Spatial data with pictures

------------------------------------------------

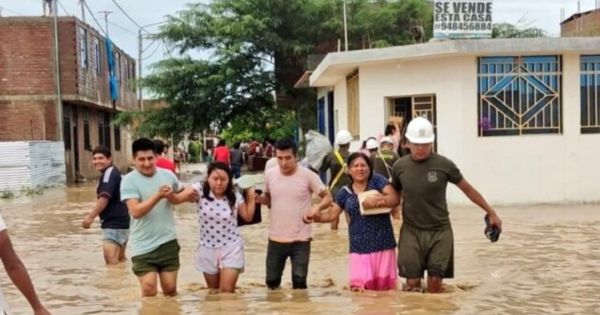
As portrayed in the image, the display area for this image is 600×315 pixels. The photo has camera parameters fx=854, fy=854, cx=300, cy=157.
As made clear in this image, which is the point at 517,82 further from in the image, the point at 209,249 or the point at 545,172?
the point at 209,249

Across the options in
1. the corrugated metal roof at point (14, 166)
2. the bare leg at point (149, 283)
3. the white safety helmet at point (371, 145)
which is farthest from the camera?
the corrugated metal roof at point (14, 166)

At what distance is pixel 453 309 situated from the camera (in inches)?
266

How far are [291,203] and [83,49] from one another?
2762 centimetres

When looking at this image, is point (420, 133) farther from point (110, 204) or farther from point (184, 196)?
point (110, 204)

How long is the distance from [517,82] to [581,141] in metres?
1.75

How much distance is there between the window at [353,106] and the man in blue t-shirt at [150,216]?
12.0 m

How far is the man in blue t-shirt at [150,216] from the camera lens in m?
6.94

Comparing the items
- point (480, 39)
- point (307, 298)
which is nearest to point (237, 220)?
point (307, 298)

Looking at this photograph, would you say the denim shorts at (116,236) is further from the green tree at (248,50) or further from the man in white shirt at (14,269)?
the green tree at (248,50)

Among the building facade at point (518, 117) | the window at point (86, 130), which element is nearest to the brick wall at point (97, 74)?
the window at point (86, 130)

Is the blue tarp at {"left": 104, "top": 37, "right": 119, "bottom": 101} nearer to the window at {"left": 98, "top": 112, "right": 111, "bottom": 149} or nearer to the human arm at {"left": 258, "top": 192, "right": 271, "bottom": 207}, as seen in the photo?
the window at {"left": 98, "top": 112, "right": 111, "bottom": 149}

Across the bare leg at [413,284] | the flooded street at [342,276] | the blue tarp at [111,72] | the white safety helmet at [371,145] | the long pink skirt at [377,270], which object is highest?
the blue tarp at [111,72]

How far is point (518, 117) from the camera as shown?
1662cm

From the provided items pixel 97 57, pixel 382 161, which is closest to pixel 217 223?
pixel 382 161
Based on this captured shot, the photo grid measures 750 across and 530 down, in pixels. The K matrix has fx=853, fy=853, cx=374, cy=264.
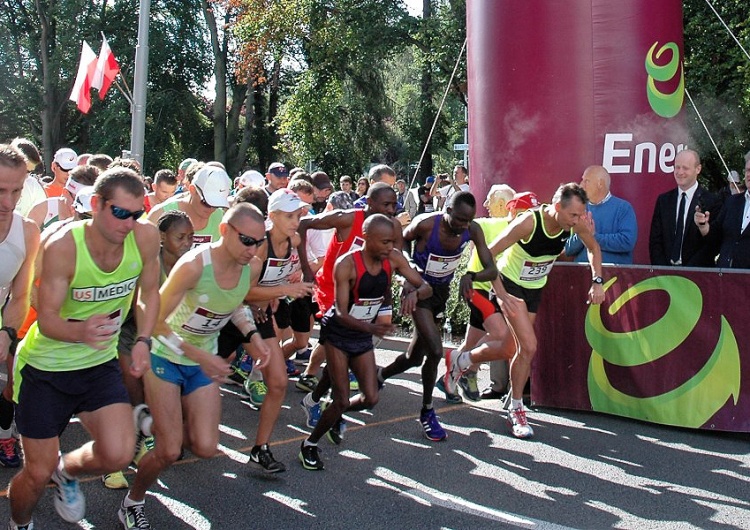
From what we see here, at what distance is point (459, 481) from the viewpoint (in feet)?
18.0

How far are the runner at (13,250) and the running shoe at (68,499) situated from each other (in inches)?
27.3

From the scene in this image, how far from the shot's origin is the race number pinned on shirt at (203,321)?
468cm

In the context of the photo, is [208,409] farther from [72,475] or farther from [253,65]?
[253,65]

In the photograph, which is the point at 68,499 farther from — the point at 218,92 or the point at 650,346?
the point at 218,92

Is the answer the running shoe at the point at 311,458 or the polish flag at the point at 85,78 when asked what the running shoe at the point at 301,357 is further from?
the polish flag at the point at 85,78

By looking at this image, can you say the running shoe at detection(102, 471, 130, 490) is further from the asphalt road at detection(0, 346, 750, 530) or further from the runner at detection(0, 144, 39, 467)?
the runner at detection(0, 144, 39, 467)

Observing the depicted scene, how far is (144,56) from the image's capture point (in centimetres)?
1498

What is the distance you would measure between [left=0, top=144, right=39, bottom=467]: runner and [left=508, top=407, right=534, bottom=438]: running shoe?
3.86m

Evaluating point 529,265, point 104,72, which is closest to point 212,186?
point 529,265

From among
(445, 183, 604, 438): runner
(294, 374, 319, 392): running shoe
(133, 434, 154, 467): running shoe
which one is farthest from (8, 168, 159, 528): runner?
(294, 374, 319, 392): running shoe

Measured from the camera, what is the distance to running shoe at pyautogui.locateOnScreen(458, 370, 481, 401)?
7.34m

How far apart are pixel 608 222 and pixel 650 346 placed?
4.64 feet

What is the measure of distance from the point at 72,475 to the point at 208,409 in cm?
78

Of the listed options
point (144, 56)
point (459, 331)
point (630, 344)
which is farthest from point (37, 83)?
point (630, 344)
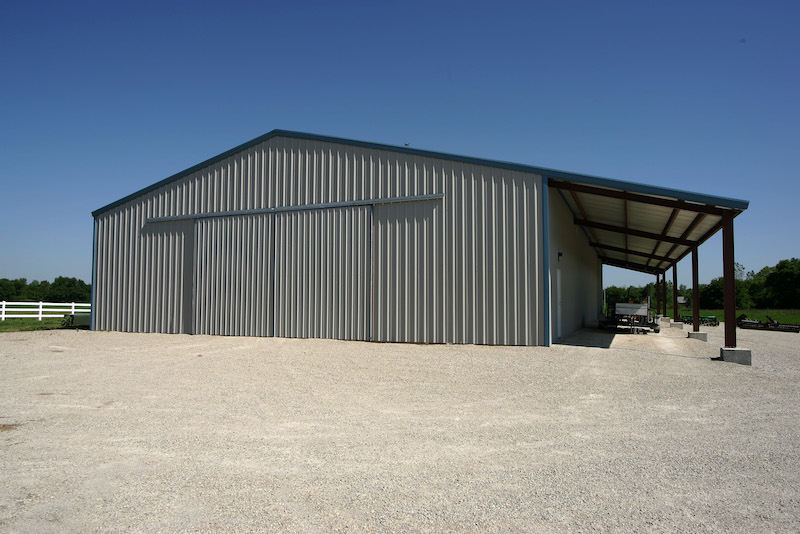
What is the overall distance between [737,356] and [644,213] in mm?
5288

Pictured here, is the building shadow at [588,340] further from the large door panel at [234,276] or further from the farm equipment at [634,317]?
the large door panel at [234,276]

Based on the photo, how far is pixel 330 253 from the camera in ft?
45.3

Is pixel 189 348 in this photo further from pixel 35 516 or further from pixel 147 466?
pixel 35 516

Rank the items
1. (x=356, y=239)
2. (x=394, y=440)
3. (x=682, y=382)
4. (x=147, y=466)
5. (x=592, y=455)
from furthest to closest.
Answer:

------------------------------------------------

What you will do:
Switch each occurrence of "photograph" in the entries above to "image" and reproduce all the entries with no other change. Leave the pictures out of your answer.

Reply to the exercise:
As portrayed in the image, the display area for this image is 600×315 pixels. The photo has camera parameters fx=854, fy=854, cx=300, cy=157.
As made clear in this image, which is the point at 517,82 further from in the image, the point at 209,249 or the point at 545,172?
the point at 209,249

Across the options in
1. the corrugated metal roof at point (14, 166)
2. the bare leg at point (149, 283)
3. the white safety helmet at point (371, 145)
which is farthest from the camera?
the corrugated metal roof at point (14, 166)

At what distance is pixel 453 309 situated from the camera (in inches)?
266

How far are [291,203] and [83,49] from one another?
2762 centimetres

When looking at this image, is point (420, 133) farther from point (110, 204) or farther from point (184, 196)?
point (110, 204)

How long is the distance from [517,82] to [581,141] in metres?
1.75

How much distance is there between the window at [353,106] and the man in blue t-shirt at [150,216]?
12.0 m

How far is the man in blue t-shirt at [150,216] from the camera lens in m?
6.94

Comparing the items
- point (480, 39)
- point (307, 298)
which is nearest to point (237, 220)?
point (307, 298)

Looking at this image, would you say the denim shorts at (116,236) is further from the green tree at (248,50) or further from the man in white shirt at (14,269)?
the green tree at (248,50)

Among the building facade at point (518, 117) | the window at point (86, 130), which element is nearest to the brick wall at point (97, 74)?
the window at point (86, 130)

Is the blue tarp at {"left": 104, "top": 37, "right": 119, "bottom": 101} nearer to the window at {"left": 98, "top": 112, "right": 111, "bottom": 149} or nearer to the human arm at {"left": 258, "top": 192, "right": 271, "bottom": 207}, as seen in the photo?
the window at {"left": 98, "top": 112, "right": 111, "bottom": 149}

Across the bare leg at [413,284] | the flooded street at [342,276] | the blue tarp at [111,72] | the white safety helmet at [371,145] | the long pink skirt at [377,270], which object is highest?
the blue tarp at [111,72]

How far is point (518, 117) from the camera as shown?
1662cm

From the provided items pixel 97 57, pixel 382 161, which is closest to pixel 217 223?
pixel 382 161
Based on this captured shot, the photo grid measures 750 across and 530 down, in pixels. The K matrix has fx=853, fy=853, cx=374, cy=264.
From what we see here, at what distance is point (459, 481) from the viewpoint (in feet)?
18.0

How far are the runner at (13,250) and the running shoe at (68,499) situated from each other (in inches)?
27.3

From the scene in this image, how far from the shot's origin is the race number pinned on shirt at (203,321)?
468cm

In the context of the photo, is [208,409] farther from [72,475] or farther from [253,65]?
[253,65]

In the image, which is the point at 68,499 farther from — the point at 218,92 or the point at 650,346?
the point at 218,92

Is the answer the running shoe at the point at 311,458 or the polish flag at the point at 85,78 when asked what the running shoe at the point at 301,357 is further from?
the polish flag at the point at 85,78

By looking at this image, can you say the running shoe at detection(102, 471, 130, 490) is further from the asphalt road at detection(0, 346, 750, 530) or further from the runner at detection(0, 144, 39, 467)?
the runner at detection(0, 144, 39, 467)

Observing the depicted scene, how far is (144,56) from the image's capture point (in centimetres)?
1498

What is the distance you would measure between [left=0, top=144, right=39, bottom=467]: runner and [left=508, top=407, right=534, bottom=438]: running shoe?
3.86m

Evaluating point 529,265, point 104,72, which is closest to point 212,186?
point 529,265

From among
(445, 183, 604, 438): runner
(294, 374, 319, 392): running shoe
(133, 434, 154, 467): running shoe
which one is farthest from (8, 168, 159, 528): runner?
(294, 374, 319, 392): running shoe

Measured from the camera, what is the distance to running shoe at pyautogui.locateOnScreen(458, 370, 481, 401)?
7.34m

How far apart are pixel 608 222 and pixel 650 346 placed?
4.64 feet

What is the measure of distance from the point at 72,475 to the point at 208,409 in cm?
78

Of the listed options
point (144, 56)
point (459, 331)
point (630, 344)
which is farthest from point (37, 83)?
point (630, 344)
What is the overall distance between [737,356] and [644,213] in mm?
5288

Pictured here, is the building shadow at [588,340] further from the large door panel at [234,276] or further from the farm equipment at [634,317]?
the large door panel at [234,276]

Based on the photo, how far is pixel 330 253 from the camera in ft?
45.3

Is pixel 189 348 in this photo further from pixel 35 516 or further from pixel 147 466?
pixel 35 516

Rank the items
1. (x=356, y=239)
2. (x=394, y=440)
3. (x=682, y=382)
4. (x=147, y=466)
5. (x=592, y=455)
from furthest to closest.
Answer:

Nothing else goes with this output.